▶ _Records supplied_

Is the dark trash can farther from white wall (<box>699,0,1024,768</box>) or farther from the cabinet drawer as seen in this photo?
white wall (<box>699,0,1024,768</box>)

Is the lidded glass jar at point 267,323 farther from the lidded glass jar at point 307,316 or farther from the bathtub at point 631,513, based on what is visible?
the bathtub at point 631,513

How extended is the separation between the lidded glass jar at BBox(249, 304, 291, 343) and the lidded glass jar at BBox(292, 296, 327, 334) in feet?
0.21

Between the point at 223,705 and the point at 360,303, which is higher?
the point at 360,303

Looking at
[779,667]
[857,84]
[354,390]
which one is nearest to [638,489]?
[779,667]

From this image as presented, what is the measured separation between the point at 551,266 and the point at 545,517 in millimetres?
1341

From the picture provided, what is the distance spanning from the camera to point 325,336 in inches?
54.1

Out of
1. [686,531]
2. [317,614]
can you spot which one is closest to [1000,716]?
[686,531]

▶ _What needs to be done_
Arrange the listing as a Markdown table with the columns "Row" and "Line," one row per line and blank lines left out. Begin at the line that has "How extended is" and stop after the last line of the listing.

▶ _Final answer_
| Row | Line |
|---|---|
| 1 | How extended is the separation between the lidded glass jar at BBox(249, 304, 291, 343) and the lidded glass jar at BBox(292, 296, 327, 334) in feet? |
| 2 | 0.21 |
| 3 | Between the point at 223,705 and the point at 360,303, which is higher? |
| 4 | the point at 360,303 |
| 5 | Looking at |
| 6 | [779,667] |
| 7 | [857,84] |
| 8 | [354,390] |
| 9 | which one is nearest to [638,489]? |
| 10 | [779,667] |
| 11 | From this image as presented, what is the measured separation between the point at 551,266 and the point at 545,517 in millimetres? |
| 12 | 1341 |
| 13 | From the picture provided, what is the distance spanning from the camera to point 325,336 in inches? |
| 14 | 54.1 |
| 15 | Out of |
| 16 | 1. [686,531] |
| 17 | 2. [317,614] |
| 18 | can you spot which one is closest to [1000,716]? |
| 19 | [686,531] |